Dois pesquisadores da Embrapa Pecuária Sudeste (São Carlos-SP) estiveram na EAAP 2018, o 69º Encontro Anual da Federação Europeia da Ciência Animal. O evento foi realizado em Dubrovnik, na Croácia, de 27 a 30 de agosto. Na semana que passou, o chefe de Pesquisa e Desenvolvimento Alexandre Berndt e a pesquisadora Ana Carolina de Souza Chagas contaram como foram suas experiências.

Berndt participou de uma sessão que discutiu sustentabilidade e opções para o sistema de produção. Ele abordou, em sua apresentação oral em plenária, o papel da pecuária na era sustentável, falando das emissões de gás metano e da intensidade de emissões no sistema ILPF (Integração Lavoura-Pecuária-Floresta). Os dados foram obtidos pelo Projeto Pecus, uma rede que envolveu mais de 300 pesquisadores do Brasil e do exterior em torno das emissões de gases de efeito estufa pela pecuária.

O chefe de P&D aproveitou para divulgar na Europa o GGAA 2019 (Conferência sobre gases de efeito estufa e agricultura animal), que ocorrerá em Foz do Iguaçu em agosto do ano que vem. Essa conferência acontece a cada três anos e, pela primeira vez, será sediada na América do Sul. Alexandre Berndt será o responsável pela organização do evento no Brasil.

A divulgação foi particularmente forte junto aos representantes dos Jovens Cientistas da Europa, em especial na pessoa do presidente dessa comissão, Christian Lambertz.
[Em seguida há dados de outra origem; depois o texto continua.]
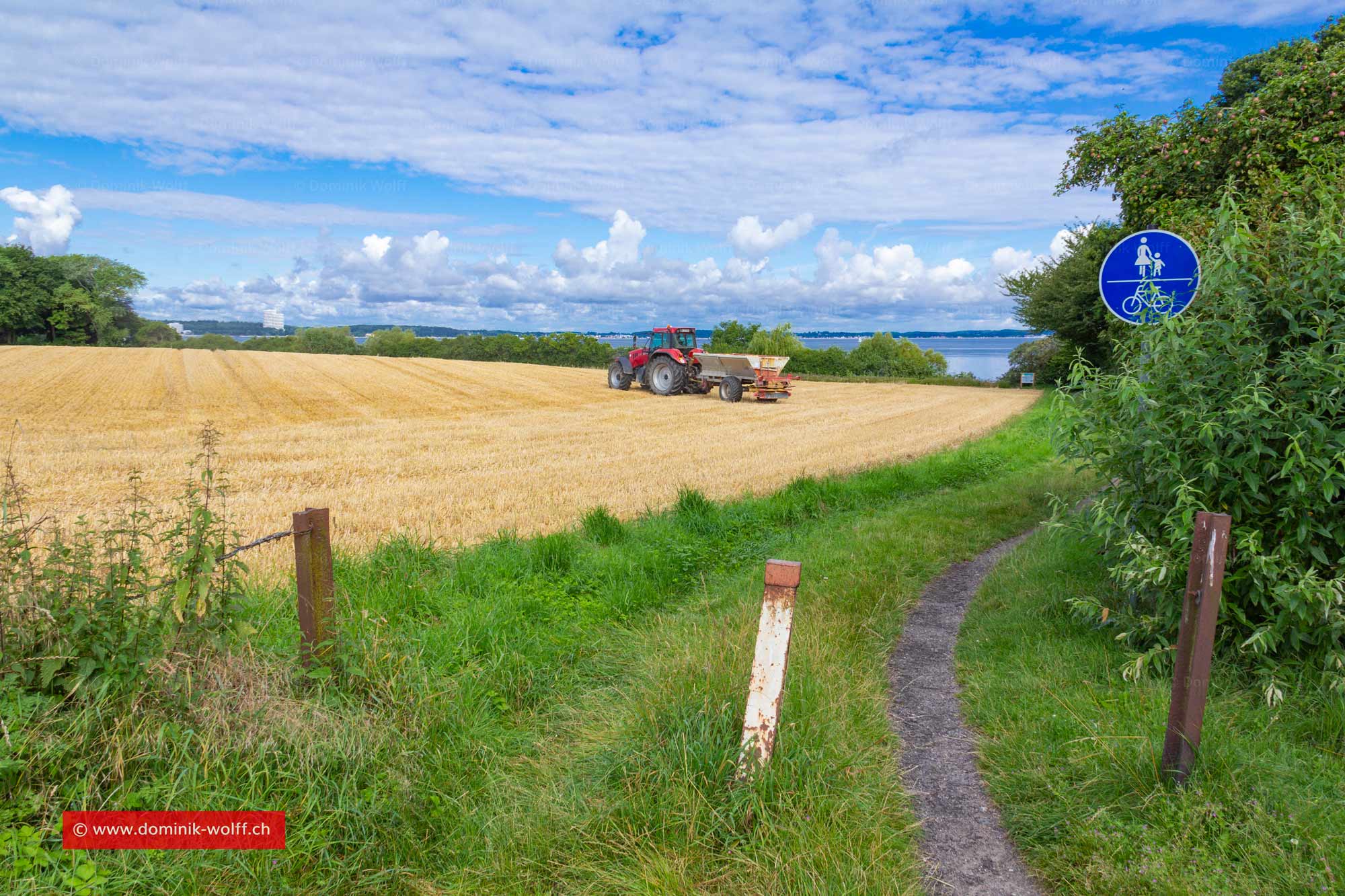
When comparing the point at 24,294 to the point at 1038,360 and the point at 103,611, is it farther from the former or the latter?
the point at 1038,360

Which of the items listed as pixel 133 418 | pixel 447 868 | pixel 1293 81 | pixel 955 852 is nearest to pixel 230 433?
pixel 133 418

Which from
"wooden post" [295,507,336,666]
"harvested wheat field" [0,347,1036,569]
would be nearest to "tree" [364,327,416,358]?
"harvested wheat field" [0,347,1036,569]

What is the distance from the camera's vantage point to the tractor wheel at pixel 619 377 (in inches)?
1193

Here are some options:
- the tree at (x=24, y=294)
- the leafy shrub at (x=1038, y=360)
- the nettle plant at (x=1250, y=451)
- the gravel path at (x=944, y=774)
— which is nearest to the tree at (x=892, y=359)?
the leafy shrub at (x=1038, y=360)

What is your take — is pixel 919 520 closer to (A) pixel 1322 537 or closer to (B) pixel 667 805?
(A) pixel 1322 537

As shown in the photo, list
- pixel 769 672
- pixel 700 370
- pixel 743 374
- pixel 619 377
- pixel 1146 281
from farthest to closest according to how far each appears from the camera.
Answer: pixel 619 377 → pixel 700 370 → pixel 743 374 → pixel 1146 281 → pixel 769 672

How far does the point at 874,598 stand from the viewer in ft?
20.2

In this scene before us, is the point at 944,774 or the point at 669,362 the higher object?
the point at 669,362

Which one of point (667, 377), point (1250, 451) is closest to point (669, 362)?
point (667, 377)

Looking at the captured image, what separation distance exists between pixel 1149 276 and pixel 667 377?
21784mm

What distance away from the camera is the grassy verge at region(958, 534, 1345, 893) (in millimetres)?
2783

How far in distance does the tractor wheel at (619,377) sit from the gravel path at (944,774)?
975 inches

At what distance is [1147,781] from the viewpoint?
326cm

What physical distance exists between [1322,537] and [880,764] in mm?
2811
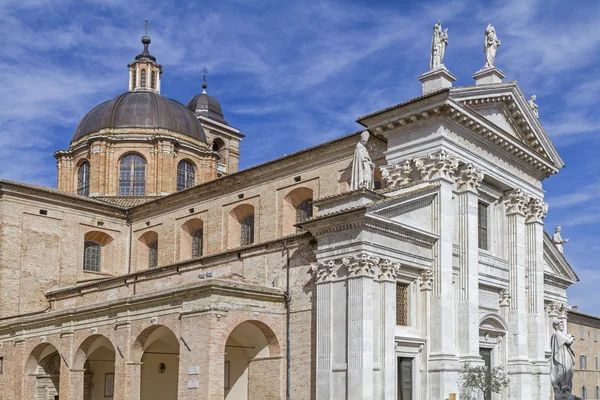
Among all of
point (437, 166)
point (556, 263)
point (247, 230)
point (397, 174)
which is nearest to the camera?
point (437, 166)

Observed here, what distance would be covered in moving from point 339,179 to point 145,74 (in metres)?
20.2

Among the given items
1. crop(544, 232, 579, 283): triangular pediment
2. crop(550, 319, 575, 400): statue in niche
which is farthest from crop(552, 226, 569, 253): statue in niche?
crop(550, 319, 575, 400): statue in niche

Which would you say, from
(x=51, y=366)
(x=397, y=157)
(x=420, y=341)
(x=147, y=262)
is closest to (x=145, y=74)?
(x=147, y=262)

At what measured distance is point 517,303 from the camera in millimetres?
25453

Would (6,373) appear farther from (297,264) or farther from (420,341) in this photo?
(420,341)

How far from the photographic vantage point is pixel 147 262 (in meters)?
34.4

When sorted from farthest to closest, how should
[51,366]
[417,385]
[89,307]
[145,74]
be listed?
[145,74]
[51,366]
[89,307]
[417,385]

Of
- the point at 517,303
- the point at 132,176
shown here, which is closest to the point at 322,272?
the point at 517,303

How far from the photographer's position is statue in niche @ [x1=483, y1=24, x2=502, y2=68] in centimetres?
2620

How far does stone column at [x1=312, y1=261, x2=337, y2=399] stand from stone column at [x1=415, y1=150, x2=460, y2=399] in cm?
302

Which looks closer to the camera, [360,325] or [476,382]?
[360,325]

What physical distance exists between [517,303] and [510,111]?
247 inches

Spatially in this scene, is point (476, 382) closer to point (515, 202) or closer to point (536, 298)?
point (536, 298)

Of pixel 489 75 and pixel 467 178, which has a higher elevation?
pixel 489 75
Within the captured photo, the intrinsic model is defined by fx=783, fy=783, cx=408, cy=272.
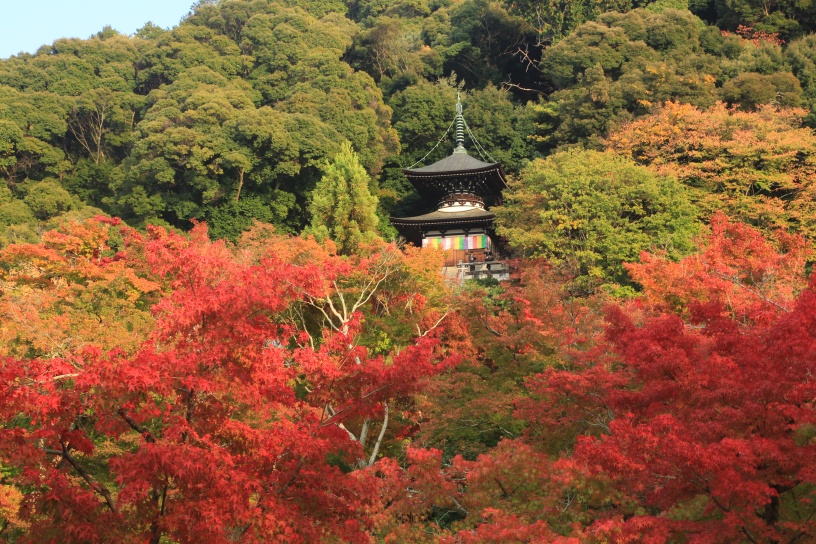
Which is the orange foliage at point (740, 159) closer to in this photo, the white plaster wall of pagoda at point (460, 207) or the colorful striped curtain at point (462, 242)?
the colorful striped curtain at point (462, 242)

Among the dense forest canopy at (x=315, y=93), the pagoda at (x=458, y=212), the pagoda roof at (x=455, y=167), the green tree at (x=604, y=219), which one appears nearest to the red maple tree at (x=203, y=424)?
the green tree at (x=604, y=219)

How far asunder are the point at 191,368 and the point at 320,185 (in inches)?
867

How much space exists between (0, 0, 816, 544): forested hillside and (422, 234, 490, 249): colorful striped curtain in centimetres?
159

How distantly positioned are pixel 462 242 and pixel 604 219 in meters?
8.65

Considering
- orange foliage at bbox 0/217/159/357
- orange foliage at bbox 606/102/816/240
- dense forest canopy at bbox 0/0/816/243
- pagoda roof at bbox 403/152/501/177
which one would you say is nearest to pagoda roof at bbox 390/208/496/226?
pagoda roof at bbox 403/152/501/177

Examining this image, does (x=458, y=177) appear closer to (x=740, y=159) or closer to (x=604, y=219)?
(x=604, y=219)

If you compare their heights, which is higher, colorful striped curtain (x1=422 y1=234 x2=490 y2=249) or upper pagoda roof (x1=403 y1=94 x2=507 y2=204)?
upper pagoda roof (x1=403 y1=94 x2=507 y2=204)

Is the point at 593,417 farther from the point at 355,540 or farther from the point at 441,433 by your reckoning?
the point at 355,540

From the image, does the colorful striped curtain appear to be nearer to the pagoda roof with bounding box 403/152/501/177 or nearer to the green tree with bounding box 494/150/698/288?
the pagoda roof with bounding box 403/152/501/177

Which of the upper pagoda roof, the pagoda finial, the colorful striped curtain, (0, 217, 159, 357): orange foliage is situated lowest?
the colorful striped curtain

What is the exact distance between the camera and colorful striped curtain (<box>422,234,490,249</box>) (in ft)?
96.3

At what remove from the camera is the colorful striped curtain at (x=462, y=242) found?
96.3 feet

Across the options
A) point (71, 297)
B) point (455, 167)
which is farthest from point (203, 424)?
point (455, 167)

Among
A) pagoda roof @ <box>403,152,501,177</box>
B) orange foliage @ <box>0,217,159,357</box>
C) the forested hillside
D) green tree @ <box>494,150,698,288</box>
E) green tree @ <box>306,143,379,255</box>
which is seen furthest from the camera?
pagoda roof @ <box>403,152,501,177</box>
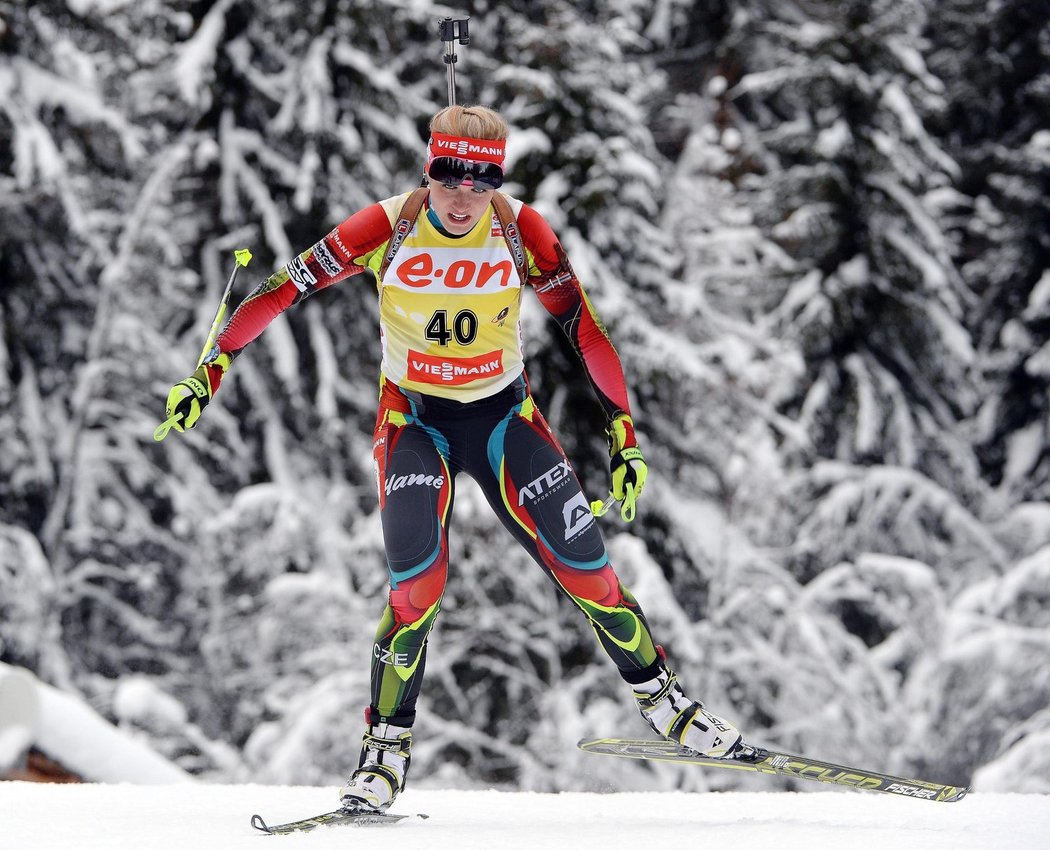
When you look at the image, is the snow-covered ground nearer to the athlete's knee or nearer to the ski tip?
the ski tip

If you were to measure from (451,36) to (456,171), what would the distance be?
38.4 inches

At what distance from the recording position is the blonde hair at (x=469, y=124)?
4887mm

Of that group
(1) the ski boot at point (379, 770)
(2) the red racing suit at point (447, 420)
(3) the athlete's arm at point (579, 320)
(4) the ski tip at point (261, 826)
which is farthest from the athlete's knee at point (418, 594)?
(3) the athlete's arm at point (579, 320)

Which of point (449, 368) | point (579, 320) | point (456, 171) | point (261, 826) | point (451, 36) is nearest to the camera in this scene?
point (261, 826)

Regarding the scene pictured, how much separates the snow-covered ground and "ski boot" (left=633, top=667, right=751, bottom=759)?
288mm

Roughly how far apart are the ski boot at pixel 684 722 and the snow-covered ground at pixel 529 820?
0.94ft

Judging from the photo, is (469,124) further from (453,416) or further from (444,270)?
(453,416)

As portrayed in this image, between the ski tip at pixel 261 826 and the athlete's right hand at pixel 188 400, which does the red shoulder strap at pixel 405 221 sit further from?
the ski tip at pixel 261 826

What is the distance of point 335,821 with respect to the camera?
4848 mm

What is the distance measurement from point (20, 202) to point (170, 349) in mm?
2528

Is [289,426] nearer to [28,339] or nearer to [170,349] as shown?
[170,349]

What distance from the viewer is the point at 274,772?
39.7 ft

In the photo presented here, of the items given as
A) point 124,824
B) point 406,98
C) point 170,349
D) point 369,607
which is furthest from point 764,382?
point 124,824

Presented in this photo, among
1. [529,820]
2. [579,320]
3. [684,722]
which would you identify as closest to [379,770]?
[529,820]
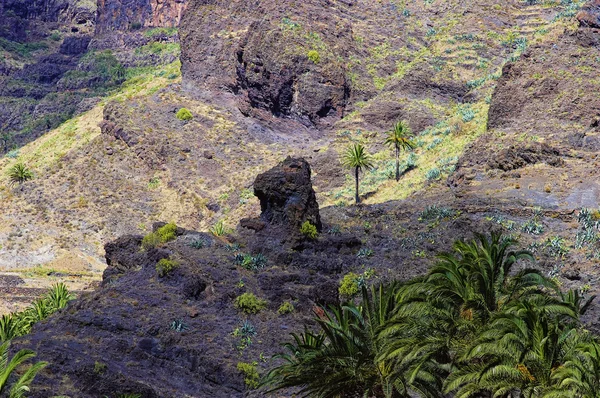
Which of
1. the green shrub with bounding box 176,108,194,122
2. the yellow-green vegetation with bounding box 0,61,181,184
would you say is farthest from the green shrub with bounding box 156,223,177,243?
the green shrub with bounding box 176,108,194,122

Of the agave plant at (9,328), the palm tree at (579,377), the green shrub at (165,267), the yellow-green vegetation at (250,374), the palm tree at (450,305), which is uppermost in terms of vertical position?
the palm tree at (579,377)

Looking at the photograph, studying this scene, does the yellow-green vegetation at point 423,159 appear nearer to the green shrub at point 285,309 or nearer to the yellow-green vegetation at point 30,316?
the green shrub at point 285,309

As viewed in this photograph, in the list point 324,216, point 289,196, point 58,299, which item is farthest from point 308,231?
point 58,299

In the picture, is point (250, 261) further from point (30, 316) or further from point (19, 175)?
point (19, 175)

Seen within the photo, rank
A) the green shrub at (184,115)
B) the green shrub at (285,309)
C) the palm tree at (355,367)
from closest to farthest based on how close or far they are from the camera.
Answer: the palm tree at (355,367)
the green shrub at (285,309)
the green shrub at (184,115)

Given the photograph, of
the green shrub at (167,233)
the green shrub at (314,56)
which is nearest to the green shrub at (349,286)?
the green shrub at (167,233)

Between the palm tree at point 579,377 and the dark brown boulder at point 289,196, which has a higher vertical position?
the palm tree at point 579,377

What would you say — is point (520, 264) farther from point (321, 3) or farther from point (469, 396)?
point (321, 3)
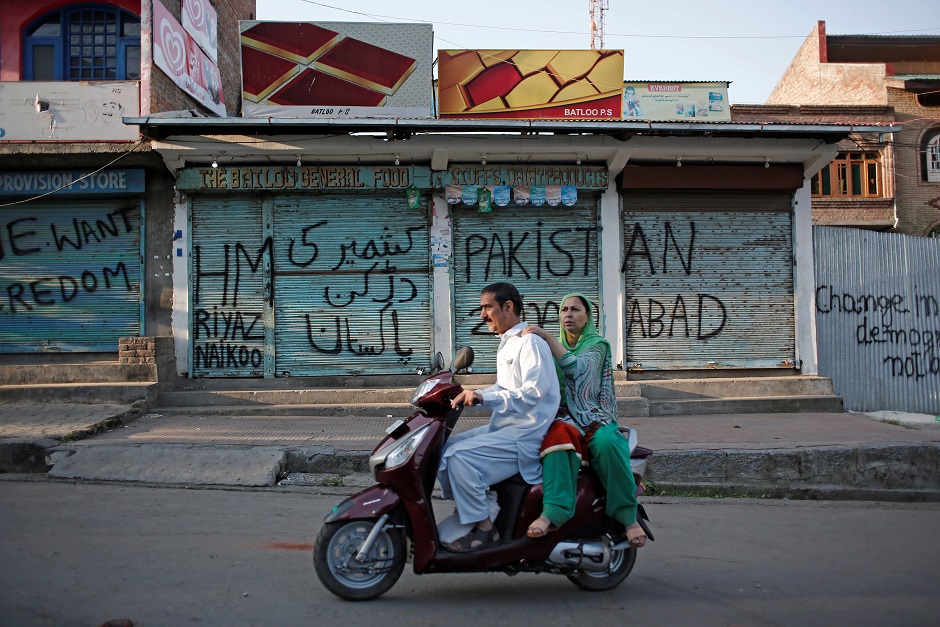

O presidente da EAAP, que tem sede em Roma, na Itália, Matthias Gauly, também abriu espaço para a divulgação do evento brasileiro e chegou a sortear, entre os delegados do congresso na Croácia, uma inscrição para o GGAA 2019. O ganhador foi o representante do Chile.

Pesquisa x adoção

Ana Carolina avalia que o congresso de ciência animal teve uma programação ampla, com diferentes grupos de discussão. “Tentei participar dos grupos que debatiam pequenos ruminantes, como caprinos e ovinos, mas também acompanhei algumas discussões sobre bovinos.” Ela apresentou dois pôsteres sobre o projeto Morada Nova, da Fapesp (Fundação de Amparo à Pesquisa do Estado de São Paulo).

Ela pode observar problemas em comum entre Brasil e Europa, como o gap entre a pesquisa e a adoção de tecnologias. “Eles recomendaram que os cientistas conversem com stakeholders desde o início da elaboração dos projetos para que ambos consigam se comunicar adequadamente e os objetos de entrega sejam de real interesse do público final”, afirmou Ana Carolina.

Outra discussão interessante que ela acompanhou foi sobre parâmetros de comportamento animal que funcionam como indicadores de bem-estar. “Tinha uma pesquisa interessante sobre o som das passadas de vacas leiteiras. Também mediam a velocidade e o tipo de passada, que eram relacionados com problemas no casco.” Os pesquisadores tentam, com esses indicadores, fazer o diagnóstico de uma doença chamada claudicação.

No evento, a pesquisadora da Embrapa Pecuária Sudeste também considerou interessante outra percepção que também se repete no Brasil. “Os produtores elencaram como prioridade (27%) a pesquisa de ferramentas que reduzam as dificuldades de manejo do rebanho de vacas de leite, pois é uma rotina bem laboriosa. Segundo a pesquisa apresentada no evento, esse ponto tem potencial de redução de 3% a 16%, ou seja, é importante que o pesquisador avalie alternativas de manejo que facilitem a rotina da produção de leite (diagnóstico e tratamento de doenças, alimentação, ordenha, etc.)”, afirmou.

Ana Carolina aproveitou para fazer contatos com integrantes de um consórcio internacional de pesquisa para a inovação da produção sustentável de ovinos e caprinos na Europa, visando futura colaboração. Ela conversou com um pesquisador australiano que trabalha com um aparelho que mede parâmetros de carcaça, como espessura de gordura, em animais (ovelhas de corte) vivos.